Text Analysis using R

Text Analysis using R

Ever wondered what you can do with text information and an analytical tool like R

Text analysis is a branch of data analytics concerned with the extraction of text information and insights from datasets. This makes it a useful tool in our times, as massive amounts of text are generated every minute. A good example where such analysis would easily fit is in understanding X, Facebook, or blogs. The analysis can also be stretched to examine internet traffic, say for a hotspot, if for some reason you need to monitor it.

Introduction

This post will examine a music database containing details of songs from different albums, artists, and genres.

Objectives:

  • Displaying the years with the most songs.

  • Displaying which artists have the most songs.

  • Displaying the longest albums.

  • Creating word clouds for the albums and song titles to see the most re-used words.

Preprocessing

We first import the dataset, which can be found here, count the rows, and obtain the first few rows.

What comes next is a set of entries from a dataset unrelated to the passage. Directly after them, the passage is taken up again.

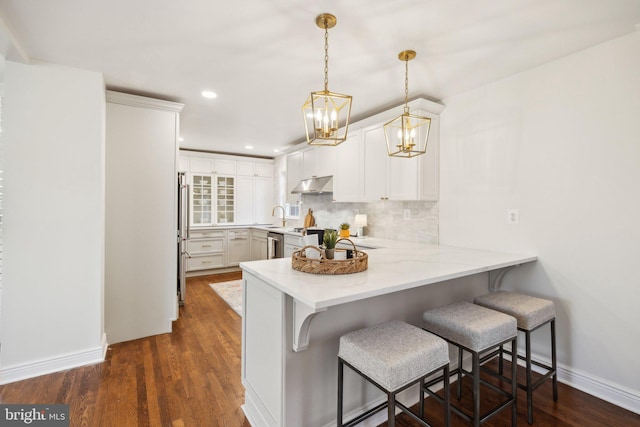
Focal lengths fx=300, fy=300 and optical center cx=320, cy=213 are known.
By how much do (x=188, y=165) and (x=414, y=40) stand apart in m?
4.81

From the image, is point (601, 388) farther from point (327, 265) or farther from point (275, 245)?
point (275, 245)

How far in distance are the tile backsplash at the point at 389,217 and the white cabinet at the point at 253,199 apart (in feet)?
6.04

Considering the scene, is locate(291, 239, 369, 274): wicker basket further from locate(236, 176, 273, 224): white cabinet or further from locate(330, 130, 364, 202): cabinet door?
locate(236, 176, 273, 224): white cabinet

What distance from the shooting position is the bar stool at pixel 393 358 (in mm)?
1299

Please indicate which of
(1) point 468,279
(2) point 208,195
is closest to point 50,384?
(1) point 468,279

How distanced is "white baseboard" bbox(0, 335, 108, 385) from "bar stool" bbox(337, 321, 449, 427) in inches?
86.3

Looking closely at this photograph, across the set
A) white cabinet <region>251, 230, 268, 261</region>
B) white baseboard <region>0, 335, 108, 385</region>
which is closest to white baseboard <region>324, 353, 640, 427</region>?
white baseboard <region>0, 335, 108, 385</region>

As shown we have 21,428 songs to analyze.

music <- read.csv("~/Software/musics/output.csv")
count(music)

head(music)

Pre-processing is necessary after importing the dataset, which we perform here by checking for missing data.

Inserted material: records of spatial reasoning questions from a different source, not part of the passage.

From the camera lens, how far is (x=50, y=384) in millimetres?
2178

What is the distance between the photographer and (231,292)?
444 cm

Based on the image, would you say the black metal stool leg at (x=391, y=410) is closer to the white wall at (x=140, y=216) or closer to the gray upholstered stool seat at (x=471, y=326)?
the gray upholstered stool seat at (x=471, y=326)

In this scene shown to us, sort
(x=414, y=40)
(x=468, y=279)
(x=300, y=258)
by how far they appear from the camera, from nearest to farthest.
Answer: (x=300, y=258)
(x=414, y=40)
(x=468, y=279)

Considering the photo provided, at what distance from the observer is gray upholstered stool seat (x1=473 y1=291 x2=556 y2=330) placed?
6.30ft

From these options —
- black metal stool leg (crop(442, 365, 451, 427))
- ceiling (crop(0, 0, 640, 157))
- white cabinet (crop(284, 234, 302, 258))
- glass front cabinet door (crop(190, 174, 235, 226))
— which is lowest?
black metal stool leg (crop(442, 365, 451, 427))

cbind(lapply(lapply(music, is.na), sum))

The lyrics column has no data as the empty rows match the total count of rows calculated before, so it would be sensible to get rid of it. Some other columns will also not do much for us, such as id, album_id, and artist_id. We get rid of them too.

music <- subset(music, select=-c(lyrics, id, album_id, artist_id)) head(music)

Visualizations

What's left is a clean database that we can start visualizing. The aim is to get the top 10 values by: count of the year, artist name, and length of an album.

top_10 <- music %>% count(year) %>% arrange(desc(n)) %>% top_n(10)

filtered <- music %>% 
    filter(year %in% top_10$year) 
    %>% mutate(Years = factor(year, levels=top_10$year))

ggplot(filtered, aes(x=Years)) +
geom_bar() + coord_flip() +
labs(x = "Year", y = "Count", title = "Top 10 Years by Song Count")

2013 leads in song counts, followed by 2014, 2015, 2012, 2009 and 1970. These years have more than 1000 songs each.

top_10_art <- music %>% 
    count(artist_name) %>% 
    arrange(desc(n)) %>% 
    top_n(10)

filtered_art <- music %>% 
    filter(artist_name %in% top_10_art$artist_name) %>% 
    mutate(Artists = factor(artist_name, levels=top_10_art$artist_name))

ggplot(filtered_art, aes(x=Artists), fill=Artists) +
    geom_bar() + coord_flip() +
    labs(x = "Artist Name", y = "Count", title = "Top 10 Artists by Song Count")

Looking at the artist counts, The Beatles lead with close to 400 songs, followed by Lil Wayne, Celine Dion, and Michael Jackson. The rest of the artists have less than 300 songs each.

album_lengths <- music %>%
  group_by(album) %>% 
  summarize(length_minutes = sum(length)/1000/60) %>% 
  arrange(desc(length_minutes)) %>% 
  top_n(10)

album_lengths$album <- factor(album_lengths$album, levels = album_lengths$album)

ggplot(album_lengths, aes(x = album, y = length_minutes)) +
  geom_bar(stat = "identity") +
  coord_flip() +
  labs(x = "Album Name", y = "Length (Minutes)", title = "Top 10 Album Lengths")

The album Swahili, Exclusive lead, followed by The Jazz Ultim, both at more than 2000 songs. Billboard albums also dominate in the number of songs, with over 500 songs each.

Word clouds

corpus <- Corpus(VectorSource(music$album))
corpus <- tm_map(corpus, content_transformer(tolower))
corpus <- tm_map(corpus, removePunctuation)
corpus <- tm_map(corpus, removeNumbers)
corpus <- tm_map(corpus, removeWords, stopwords("english"))
corpus <- tm_map(corpus, stripWhitespace)
term_doc_matrix <- TermDocumentMatrix(corpus)
word_frequency <- rowSums(as.matrix(term_doc_matrix))

wordcloud(words = names(word_frequency), freq = word_frequency, min.freq = 40)

For the album name word cloud, here we observe that the words billboard, deluxe, best, edition, and jazz have the most appearances. Although these words are not descriptive, they indicate the type of albums present in the database. The word love also appears in most album names.

corpus <- Corpus(VectorSource(music$title))
corpus <- tm_map(corpus, content_transformer(tolower))
corpus <- tm_map(corpus, removePunctuation)
corpus <- tm_map(corpus, removeNumbers)
corpus <- tm_map(corpus, removeWords, stopwords("english"))
corpus <- tm_map(corpus, stripWhitespace)
term_doc_matrix <- TermDocumentMatrix(corpus)
word_frequency <-rowSums(as.matrix(term_doc_matrix))

wordcloud(words = names(word_frequency), freq = word_frequency, min.freq = 50)

For the song titles word cloud, the word love, feat, and dont lead in count. Other recognizable titles include time, heart, baby, night and world. It is safe to say that most of the songs in the database are, therefore, love songs.

Takeaways

Text analysis provides one with a powerful tool to get into the details of datasets containing textual information. This analysis can be easily expanded to other use cases, and the possibilities are only limited by one's imagination.

Have a good day.

#R #textanalysis